Was eigentlich nur als sogenannter Sprungtermin zur Wahrung formaler Fristen im laufenden Prozess gegen einen Kieler Antifaschisten im Zusammenhang mit den Gegenaktivitäten zum Hamburger Naziaufmarsch am 2. Juni 2012 angelegt war, endete vor dem Amtsgericht Hamburg-St. Georg heute am 9. August 2013 binnen weniger Minuten überraschend mit der Einstellung des Verfahrens nach §153a StPO. Sowohl Richterin und Staatsanwaltschaft, als auch der Anwalt des Angeklagten stimmten dieser unter der Auflage einer Zahlung von 500€ an die Arbeitsgemeinschaft Neuengamme, der Interessenvertretung ehemaliger Häftlinge des KZ Neuengamme, ihrer Angehörigen und Hinterbliebenen, zu.
Sowohl die Unterstützer_innen außerhalb des Gerichtssaals, wie auch der Anklagte selbst in seiner Prozesserklärung hatten immer wieder betont, dass das vordergründige Anliegen der Prozessführung darauf abziele, brutale Polizeieinsätze wie dem in Hamburg am 2. Juni 2012, die mit der üblicherweise anschließend inszenierten medialen Hetze und der strafrechtlichen Verfolgung von Antifaschist_innen in keinen kausalen Einklang zu bringen sind, nicht unwidersprochen im Raum stehen zu lassen und stattdessen den Kampf um die Deutungshoheit der Geschehnisse politisch und juristisch zu führen. Ziel war es gewesen, durch die öffentliche Begleitung, die politische Einordnung und eine offensive Verteidigungsstrategie in die strukturell ungleichen Machtverhältnisse vor Gericht einzugreifen und die polizeiliche Darstellung der Ereignisse in ihrer Glaubwürdigkeit zu beschädigen. Zur juristischen Wahrheitsfindung im bürgerlichen Sinne habe man jedoch nicht beitragen wollen, weshalb der Angeklagte die Aussage verweigert hatte.

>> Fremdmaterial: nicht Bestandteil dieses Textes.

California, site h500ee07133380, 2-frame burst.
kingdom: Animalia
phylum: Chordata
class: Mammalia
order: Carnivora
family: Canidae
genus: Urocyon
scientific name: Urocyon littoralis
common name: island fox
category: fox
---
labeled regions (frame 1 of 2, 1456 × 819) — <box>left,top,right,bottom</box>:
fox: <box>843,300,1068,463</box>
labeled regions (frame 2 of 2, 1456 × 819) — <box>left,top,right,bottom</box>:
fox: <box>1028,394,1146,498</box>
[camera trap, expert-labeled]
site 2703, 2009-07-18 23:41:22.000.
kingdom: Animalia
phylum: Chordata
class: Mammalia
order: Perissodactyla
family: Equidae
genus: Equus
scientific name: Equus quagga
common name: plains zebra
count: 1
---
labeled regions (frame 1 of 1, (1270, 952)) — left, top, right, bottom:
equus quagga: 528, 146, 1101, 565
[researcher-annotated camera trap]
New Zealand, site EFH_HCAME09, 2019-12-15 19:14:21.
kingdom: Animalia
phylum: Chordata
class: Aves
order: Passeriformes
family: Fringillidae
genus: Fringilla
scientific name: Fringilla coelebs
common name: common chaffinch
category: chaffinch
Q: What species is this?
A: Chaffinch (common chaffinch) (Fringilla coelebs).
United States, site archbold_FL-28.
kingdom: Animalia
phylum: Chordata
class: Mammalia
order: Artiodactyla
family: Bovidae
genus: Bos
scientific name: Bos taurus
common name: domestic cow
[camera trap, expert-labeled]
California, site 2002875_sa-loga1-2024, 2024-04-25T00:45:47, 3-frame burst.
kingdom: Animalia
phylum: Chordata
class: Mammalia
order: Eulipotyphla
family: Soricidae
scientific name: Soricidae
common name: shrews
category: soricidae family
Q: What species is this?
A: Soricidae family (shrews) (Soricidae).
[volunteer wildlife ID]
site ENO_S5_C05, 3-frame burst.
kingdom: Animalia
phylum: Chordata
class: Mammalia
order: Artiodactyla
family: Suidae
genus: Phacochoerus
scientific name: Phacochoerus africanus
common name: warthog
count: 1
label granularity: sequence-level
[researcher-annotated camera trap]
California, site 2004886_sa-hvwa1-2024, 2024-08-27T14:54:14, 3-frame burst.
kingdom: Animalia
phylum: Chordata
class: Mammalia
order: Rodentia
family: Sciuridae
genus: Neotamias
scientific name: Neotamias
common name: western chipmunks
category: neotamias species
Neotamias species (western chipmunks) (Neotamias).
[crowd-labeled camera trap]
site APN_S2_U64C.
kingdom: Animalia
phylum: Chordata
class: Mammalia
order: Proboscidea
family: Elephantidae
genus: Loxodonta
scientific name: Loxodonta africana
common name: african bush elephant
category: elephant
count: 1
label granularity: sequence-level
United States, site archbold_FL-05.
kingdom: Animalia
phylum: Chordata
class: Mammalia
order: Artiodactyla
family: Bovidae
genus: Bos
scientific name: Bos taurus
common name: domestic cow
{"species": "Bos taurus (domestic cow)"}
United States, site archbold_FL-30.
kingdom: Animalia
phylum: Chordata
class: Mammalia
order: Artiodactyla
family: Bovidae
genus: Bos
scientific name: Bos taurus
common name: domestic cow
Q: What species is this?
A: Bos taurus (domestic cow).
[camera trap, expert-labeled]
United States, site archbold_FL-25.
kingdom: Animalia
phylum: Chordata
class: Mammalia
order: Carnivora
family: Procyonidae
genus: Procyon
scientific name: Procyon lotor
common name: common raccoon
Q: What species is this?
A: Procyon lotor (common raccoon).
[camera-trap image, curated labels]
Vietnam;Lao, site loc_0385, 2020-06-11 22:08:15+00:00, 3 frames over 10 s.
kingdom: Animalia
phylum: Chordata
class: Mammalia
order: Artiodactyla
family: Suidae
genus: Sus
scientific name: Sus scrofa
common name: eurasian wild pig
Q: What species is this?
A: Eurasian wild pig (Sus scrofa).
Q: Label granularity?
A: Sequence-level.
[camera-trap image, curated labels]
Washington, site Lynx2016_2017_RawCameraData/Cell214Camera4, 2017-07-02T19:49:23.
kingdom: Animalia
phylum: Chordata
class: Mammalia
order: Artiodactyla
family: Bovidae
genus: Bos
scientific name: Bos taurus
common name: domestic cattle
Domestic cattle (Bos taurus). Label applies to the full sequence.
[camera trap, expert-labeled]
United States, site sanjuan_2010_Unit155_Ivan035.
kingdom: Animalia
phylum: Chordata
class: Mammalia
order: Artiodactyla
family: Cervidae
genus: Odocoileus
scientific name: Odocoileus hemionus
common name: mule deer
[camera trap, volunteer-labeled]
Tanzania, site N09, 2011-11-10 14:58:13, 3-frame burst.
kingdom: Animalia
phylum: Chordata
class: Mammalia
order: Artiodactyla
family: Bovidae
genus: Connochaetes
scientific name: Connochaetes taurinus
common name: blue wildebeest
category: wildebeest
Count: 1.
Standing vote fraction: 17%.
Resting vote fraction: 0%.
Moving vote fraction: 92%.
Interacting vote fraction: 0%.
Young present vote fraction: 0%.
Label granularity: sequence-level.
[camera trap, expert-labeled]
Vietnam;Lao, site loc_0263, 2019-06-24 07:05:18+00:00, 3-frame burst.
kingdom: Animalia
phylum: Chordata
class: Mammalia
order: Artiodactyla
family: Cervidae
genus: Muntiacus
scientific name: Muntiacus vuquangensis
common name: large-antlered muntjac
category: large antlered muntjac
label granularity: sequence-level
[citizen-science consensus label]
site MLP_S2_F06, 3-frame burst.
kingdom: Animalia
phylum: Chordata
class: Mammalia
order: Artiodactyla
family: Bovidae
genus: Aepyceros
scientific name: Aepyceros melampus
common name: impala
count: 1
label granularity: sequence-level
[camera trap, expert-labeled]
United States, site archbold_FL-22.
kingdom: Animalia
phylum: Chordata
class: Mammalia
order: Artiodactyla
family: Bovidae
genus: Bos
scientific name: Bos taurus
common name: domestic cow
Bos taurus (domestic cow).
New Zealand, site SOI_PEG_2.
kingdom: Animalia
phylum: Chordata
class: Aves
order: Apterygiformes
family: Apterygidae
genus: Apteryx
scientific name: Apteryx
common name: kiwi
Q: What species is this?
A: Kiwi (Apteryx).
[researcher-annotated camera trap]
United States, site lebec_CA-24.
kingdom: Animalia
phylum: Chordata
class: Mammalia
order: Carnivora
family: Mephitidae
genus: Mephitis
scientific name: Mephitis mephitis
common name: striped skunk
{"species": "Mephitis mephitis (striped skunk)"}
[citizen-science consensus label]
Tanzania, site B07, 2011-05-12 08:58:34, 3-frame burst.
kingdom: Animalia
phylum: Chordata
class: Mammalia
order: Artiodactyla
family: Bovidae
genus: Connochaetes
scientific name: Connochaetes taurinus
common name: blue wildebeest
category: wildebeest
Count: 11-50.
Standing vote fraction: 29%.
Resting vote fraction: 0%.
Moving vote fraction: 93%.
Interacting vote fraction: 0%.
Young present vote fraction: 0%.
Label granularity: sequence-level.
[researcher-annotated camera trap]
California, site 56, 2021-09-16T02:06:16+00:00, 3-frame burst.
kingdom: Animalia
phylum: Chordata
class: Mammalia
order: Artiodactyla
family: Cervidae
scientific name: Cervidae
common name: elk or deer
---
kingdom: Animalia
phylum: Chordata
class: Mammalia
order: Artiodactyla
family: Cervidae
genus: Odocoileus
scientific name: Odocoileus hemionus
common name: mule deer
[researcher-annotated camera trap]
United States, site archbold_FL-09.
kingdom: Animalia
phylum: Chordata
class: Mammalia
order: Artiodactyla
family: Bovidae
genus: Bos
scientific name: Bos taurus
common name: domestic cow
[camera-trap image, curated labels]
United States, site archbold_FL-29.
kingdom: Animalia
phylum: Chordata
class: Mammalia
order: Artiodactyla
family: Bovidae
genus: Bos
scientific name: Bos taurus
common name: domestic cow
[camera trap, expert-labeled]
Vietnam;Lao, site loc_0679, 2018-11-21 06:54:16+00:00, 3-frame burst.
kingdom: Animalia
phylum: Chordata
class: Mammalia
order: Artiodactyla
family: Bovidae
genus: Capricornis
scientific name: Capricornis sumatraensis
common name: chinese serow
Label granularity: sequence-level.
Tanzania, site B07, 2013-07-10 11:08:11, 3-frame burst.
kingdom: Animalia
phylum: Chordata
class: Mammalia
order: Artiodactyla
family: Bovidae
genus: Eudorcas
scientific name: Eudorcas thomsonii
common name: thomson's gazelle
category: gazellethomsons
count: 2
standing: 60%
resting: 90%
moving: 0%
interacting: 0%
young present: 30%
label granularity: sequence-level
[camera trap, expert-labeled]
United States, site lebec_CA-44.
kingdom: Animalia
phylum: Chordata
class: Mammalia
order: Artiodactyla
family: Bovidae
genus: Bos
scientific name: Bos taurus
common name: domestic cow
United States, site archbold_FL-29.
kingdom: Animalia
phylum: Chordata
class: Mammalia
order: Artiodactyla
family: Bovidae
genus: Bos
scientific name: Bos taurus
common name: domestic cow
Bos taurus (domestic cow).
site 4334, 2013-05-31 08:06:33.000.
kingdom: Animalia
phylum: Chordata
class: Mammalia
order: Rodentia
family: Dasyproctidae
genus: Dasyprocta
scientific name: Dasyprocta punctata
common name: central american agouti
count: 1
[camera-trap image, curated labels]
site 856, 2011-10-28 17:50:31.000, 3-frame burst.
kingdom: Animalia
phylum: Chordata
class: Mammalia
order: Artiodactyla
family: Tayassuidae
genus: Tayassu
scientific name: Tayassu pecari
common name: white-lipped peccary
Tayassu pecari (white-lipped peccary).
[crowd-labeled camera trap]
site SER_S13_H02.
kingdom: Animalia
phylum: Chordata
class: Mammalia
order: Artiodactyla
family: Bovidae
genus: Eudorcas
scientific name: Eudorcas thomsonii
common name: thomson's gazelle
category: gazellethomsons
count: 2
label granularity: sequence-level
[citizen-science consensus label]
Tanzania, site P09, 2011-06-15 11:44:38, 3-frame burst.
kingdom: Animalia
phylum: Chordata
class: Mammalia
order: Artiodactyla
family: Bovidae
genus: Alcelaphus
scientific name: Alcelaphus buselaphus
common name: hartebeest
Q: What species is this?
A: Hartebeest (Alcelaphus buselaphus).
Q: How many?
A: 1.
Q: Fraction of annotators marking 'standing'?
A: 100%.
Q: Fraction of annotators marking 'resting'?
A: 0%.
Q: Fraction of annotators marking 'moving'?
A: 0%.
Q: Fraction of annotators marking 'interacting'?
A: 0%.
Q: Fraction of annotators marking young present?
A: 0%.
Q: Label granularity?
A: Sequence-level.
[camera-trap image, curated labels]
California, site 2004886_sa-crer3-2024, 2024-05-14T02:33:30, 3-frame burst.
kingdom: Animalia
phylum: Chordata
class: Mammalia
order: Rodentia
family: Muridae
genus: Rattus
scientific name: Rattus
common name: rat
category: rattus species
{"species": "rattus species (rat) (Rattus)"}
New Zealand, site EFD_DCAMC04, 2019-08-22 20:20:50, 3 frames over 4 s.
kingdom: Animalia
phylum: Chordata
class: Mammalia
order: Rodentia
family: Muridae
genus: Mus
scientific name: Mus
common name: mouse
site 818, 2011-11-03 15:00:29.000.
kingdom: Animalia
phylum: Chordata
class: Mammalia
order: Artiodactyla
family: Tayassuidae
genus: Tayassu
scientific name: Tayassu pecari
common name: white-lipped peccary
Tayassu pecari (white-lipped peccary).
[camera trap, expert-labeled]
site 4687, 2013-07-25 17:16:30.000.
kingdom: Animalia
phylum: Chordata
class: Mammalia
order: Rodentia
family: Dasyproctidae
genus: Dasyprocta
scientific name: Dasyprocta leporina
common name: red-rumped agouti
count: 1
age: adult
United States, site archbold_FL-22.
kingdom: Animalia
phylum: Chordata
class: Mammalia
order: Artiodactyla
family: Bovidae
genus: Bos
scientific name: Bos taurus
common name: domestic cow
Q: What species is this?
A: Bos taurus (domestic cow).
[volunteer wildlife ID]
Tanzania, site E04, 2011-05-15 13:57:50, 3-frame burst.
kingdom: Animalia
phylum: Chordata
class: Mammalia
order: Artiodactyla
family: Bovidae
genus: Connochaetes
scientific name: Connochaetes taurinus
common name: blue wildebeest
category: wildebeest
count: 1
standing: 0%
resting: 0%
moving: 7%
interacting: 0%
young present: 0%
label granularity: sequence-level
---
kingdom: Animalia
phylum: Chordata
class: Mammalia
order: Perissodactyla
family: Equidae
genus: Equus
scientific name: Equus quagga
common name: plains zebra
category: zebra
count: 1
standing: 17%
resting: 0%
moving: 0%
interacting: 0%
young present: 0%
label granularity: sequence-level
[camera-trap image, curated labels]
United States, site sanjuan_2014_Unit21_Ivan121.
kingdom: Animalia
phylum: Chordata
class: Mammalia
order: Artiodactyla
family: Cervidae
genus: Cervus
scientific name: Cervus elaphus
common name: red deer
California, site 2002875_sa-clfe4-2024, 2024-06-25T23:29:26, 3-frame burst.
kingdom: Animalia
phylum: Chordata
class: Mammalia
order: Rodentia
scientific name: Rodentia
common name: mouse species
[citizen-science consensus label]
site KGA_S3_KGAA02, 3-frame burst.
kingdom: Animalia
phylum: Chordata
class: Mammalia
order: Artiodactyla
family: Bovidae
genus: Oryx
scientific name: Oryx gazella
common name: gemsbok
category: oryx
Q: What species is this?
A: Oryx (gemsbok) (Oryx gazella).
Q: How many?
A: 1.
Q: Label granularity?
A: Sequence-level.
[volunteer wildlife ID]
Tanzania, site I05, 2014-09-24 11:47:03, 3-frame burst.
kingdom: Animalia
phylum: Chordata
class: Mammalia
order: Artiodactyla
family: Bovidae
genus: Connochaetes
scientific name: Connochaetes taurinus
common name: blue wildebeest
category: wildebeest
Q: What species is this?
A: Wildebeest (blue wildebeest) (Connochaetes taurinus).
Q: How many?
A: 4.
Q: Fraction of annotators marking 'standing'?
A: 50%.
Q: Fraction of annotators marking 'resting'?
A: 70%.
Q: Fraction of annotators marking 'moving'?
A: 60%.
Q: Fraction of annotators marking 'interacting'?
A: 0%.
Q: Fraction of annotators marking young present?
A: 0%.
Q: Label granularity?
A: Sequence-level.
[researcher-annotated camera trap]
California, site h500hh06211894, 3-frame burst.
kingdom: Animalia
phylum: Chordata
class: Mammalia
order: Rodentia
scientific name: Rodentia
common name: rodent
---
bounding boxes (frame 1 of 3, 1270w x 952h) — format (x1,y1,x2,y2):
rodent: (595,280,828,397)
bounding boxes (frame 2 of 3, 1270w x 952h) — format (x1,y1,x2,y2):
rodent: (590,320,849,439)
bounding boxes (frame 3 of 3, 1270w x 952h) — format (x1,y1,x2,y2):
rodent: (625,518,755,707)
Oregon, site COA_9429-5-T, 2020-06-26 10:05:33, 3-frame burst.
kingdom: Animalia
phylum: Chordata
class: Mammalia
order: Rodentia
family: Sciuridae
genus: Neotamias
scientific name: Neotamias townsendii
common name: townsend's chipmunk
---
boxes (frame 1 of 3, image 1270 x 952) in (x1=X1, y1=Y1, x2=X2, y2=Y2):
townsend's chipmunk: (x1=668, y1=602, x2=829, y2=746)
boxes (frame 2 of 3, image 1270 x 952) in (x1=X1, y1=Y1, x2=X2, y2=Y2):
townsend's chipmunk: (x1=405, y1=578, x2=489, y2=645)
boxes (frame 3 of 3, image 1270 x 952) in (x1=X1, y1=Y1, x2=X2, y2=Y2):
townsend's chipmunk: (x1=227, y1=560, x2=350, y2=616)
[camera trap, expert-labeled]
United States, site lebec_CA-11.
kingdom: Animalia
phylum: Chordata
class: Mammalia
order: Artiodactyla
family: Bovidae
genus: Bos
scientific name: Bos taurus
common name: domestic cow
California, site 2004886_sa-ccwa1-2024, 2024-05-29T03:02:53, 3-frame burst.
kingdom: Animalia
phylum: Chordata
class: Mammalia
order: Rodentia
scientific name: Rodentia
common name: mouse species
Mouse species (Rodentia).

Dass der Prozess nun entgegen ursprünglicher Erwartungen mit einer Einstellung endete, werten der Angeklagte und seine Unterstützer_innen als Hinweis darauf, dass diese Strategie aufgegangen ist. Dass die Anklage den billigen Hintergrund gehabt habe, dass die am Einsatz beteiligten Beamten die Tatsache ihres brutalen Übergriffs mit einer prophylaktischen Anzeige unter umgekehrten Vorzeichen verwässern wollten, sei während des Prozesses allzu offensichtlich geworden. Die schwache Polizeilegende sei nicht mehr ohne Weiteres als Begründung für eine Verurteilung aufrecht zu erhalten gewesen, weshalb die Option der einvernehmlichen Einstellung des Verfahrens überhaupt auf den Tisch gekommen sei. Auch wenn es bedauerlich sei, dass die zwei noch nicht gehörten Brandenburger Polizeizeugen sich nun nicht mehr zu ihrer gewalttätigen Festnahmepraxis werden äußern müssen, was sicherlich noch das eine oder andere interessante Detail über den Normalzustand des deutschen Polizeiwesens ans Licht der Öffentlichkeit gebracht hätte, sei das Ergebnis der Prozessarbeit zufriedenstellend. Auch wenn der Angeklagte die Spende sicherlich lieber aus freien Stücken getätigt hätte: Kein Cent gehe in irgendwelche Staatskassen, sondern komme der Aufrechterhaltung des Gedenkens an die Verbrechen Nazi-Deutschlands zu Gute. Und der betroffene Genosse sei im wahrsten Sinne des Wortes mit einem blauen Auge davon gekommen – alles in allem demnach eine gute Bilanz!
Der Angeklagte und seine Unterstützer_innen danken allen, die den Prozess solidarisch begleitet haben und hoffen, dass die insgesamt positive Wendung des Verfahrens andere Betroffene staatlicher Repression dazu ermutigt, kämpferisch und politisch mit Strafbefehlen, Bußgeldern und Prozessen umzugehen und nicht im stillen Kämmerlein jede staatliche Frechheit zu schlucken.